Building the Starbucks of healthcare in Egypt

A Dawi Clinics branch in Cairo.

A Dawi Clinics branch in Cairo.

Magda Habib has always been drawn to building new businesses. For the first 15 years of her career, she was part of the executive team that built Egyptian technology brand Raya Holdings. Then she co-founded Fawry, a leading e-payment platform in the country. Habib left Fawry in 2015 when a major stake of the business was sold to a consortium of international investors and has since moved her focus to outpatient care (any medical services offered where the patient does not have to be admitted to a hospital) with the founding of Dawi Clinics.

Healthcare is not my background, but … the idea of a Starbucks chain of clinics was what inspired me to get into this business,” Habib told participants in a webinar hosted by the Egyptian-American Enterprise Fund.

Habib and her two co-founders, Nader Eskandar and Mairose Doss, spotted a gap in Egypt to target the market segment wedged between the very wealthy niche group who can afford private local healthcare or who travel abroad to meet this need, and the majority of the population that relies on the public healthcare system.

She explained that Egypt is a populous nation with 100 million people where there is a large public healthcare service, providing “sub-optimal services to many” and then a fragmented private sector offering.

This fragmentation leaves a large part of the patient client base at a loss to which doctors to go to. The concept of a family clinic, for example, where the entire family’s medical history would be on file and up to date – and where a variety of outpatient care options is readily available at affordable prices – was simply not available in the country.

“That causes a lot of inconveniences as well as a lot of compromises on the health outcomes of the families,” says Habib.

The founders’ set a goal to establish a retail chain of clinics that was “standardised and scalable, where quality of services is driven by guidelines and the doctors are part of an organisation and a structured delivery mechanism”.

Thus, the comparison with Starbucks, where the global coffee brand has built its success on a standardised, consistent approach to products and services.

Raising funds

The three co-founders approached the market for funding right before the Egyptian pound devaluation in 2016.

“It was a very difficult time to raise funds,” recalls Habib. “Fortunately, we tapped into some local liquidity trapped in that period in Egypt.” The company’s first funders were a group of high-net-worth individuals and, by 2018, it had opened four branches in Cairo.

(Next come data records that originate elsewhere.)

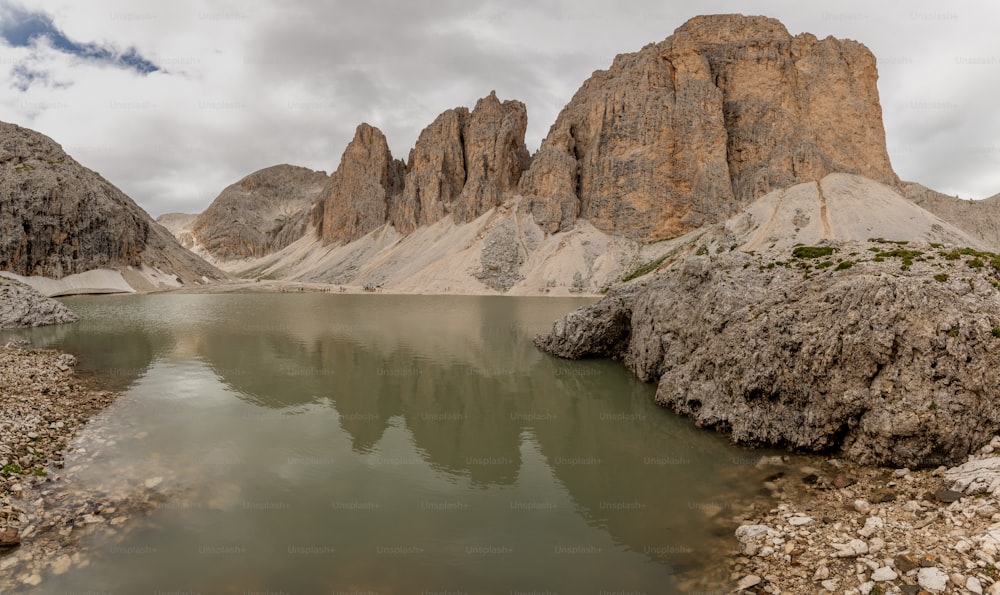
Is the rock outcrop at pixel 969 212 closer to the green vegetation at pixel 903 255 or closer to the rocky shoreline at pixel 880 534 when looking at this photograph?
the green vegetation at pixel 903 255

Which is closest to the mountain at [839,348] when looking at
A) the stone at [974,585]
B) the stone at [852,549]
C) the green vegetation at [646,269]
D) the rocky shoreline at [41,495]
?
the stone at [852,549]

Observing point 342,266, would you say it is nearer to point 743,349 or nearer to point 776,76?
point 776,76

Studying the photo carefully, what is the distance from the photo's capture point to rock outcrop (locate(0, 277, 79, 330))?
5269 centimetres

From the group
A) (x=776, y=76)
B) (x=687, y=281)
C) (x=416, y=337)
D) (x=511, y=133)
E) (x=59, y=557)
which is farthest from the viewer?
(x=511, y=133)

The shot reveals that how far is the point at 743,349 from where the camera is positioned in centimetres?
2064

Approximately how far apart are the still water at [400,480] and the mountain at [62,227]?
12973 centimetres

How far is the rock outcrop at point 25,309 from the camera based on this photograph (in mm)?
52688

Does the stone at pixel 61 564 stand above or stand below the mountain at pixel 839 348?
below

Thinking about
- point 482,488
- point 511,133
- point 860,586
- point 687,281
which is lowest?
point 482,488

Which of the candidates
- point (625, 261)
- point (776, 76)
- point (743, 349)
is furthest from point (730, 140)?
point (743, 349)

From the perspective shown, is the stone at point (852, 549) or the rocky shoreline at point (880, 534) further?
the stone at point (852, 549)

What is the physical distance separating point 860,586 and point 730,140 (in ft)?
553

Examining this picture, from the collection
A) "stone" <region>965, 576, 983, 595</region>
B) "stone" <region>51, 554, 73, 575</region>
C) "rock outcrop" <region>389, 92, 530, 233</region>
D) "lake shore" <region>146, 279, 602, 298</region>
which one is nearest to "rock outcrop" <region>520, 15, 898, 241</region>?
"rock outcrop" <region>389, 92, 530, 233</region>

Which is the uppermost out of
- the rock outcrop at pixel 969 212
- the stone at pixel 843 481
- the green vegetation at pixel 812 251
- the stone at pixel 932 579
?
the rock outcrop at pixel 969 212
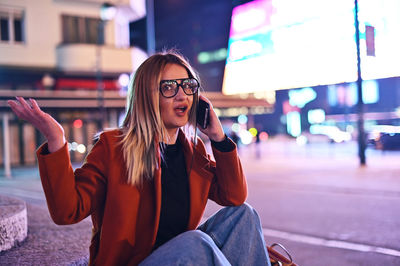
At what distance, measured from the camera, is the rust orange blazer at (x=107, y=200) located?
6.64ft

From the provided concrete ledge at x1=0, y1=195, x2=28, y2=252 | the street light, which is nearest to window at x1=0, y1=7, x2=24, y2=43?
the street light

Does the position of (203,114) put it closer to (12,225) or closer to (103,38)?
(12,225)

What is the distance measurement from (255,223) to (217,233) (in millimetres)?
223

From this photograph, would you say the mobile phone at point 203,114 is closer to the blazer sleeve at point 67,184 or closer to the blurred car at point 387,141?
the blazer sleeve at point 67,184

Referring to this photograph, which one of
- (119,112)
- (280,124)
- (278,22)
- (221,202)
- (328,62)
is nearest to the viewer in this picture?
(221,202)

“The traction was clear. People were appreciating the modern, clean and basic clinics that we had opened.”

Dawi Clinics currently has 12 outlets in Egypt.

Dawi Clinics provides holistic healthcare for the whole family. It offers comprehensive medical services and has doctors in all major medical specialities, including internal medicine, paediatrics and dentistry. Pathology labs also form part of the offering.

“We have everything an Egyptian family would need in terms of outpatient medical care on a day-to-day basis.”

Telemedicine and expansion

Dawi is currently integrating a telemedicine offering into its services. “Telemedicine has been a buzzword since the Covid crisis started,” notes Habib. She says it is too simplistic to understand this only as a doctor-patient interaction over a live chat application or interface; it should be integrated into a comprehensive network for healthcare delivery as an additional component and not as a replacement for face-to-face contact and consultation.

“Physician-patient interaction cannot be entirely consummated over remote chat.” Telehealth tools are also valuable, she adds, for physicians to use when they want to consult with their peers on a specific case.

Dawi is constantly being approached by health-tech startups. “Like any startup scene, some of them will succeed, some will not succeed. The market will clear itself out within the next couple of years.”

She does see potential in the different layers of technology that can assist physicians to provide better healthcare. Firstly, the applications required to capture medical data should be in place to get the data digitised. Secondly, is the layer where physicians can access decision-support tools when analysing the data. “The intelligent tools built into your day-to-day workflow will help the physicians tremendously,” says Habib. Thirdly, there is the aspect of patient empowerment, where the data is accessible to patients and they feel part of the decision-making process where it concerns their health.

“It is a layered approach. You have to have the data, then the physician access tools that are intelligent enough and then the patient engagement tools. And on top of all that, you can have a telemedicine layer,” explains Habib.

Currently, the company has grown its reach to 12 clinics. These are spread across Cairo, as well as the cities of Tanta and Mansoura.

Going back to the Starbucks comparison, she explained that Dawi prefers to expand its network in terms of a cluster approach. “We like to have a few clinics that are geographically close to each other so that we can manage them from an administrative and supervisory level as a cluster. Our target is definitely to reach all urban centres around Egypt. We have started with the East Delta, then West Delta, and yes, definitely Upper Egypt and Canal Zone as well.”

In the next two to three years, says Habib, Dawi Clinics is aiming to bump up its number of clinics to 50.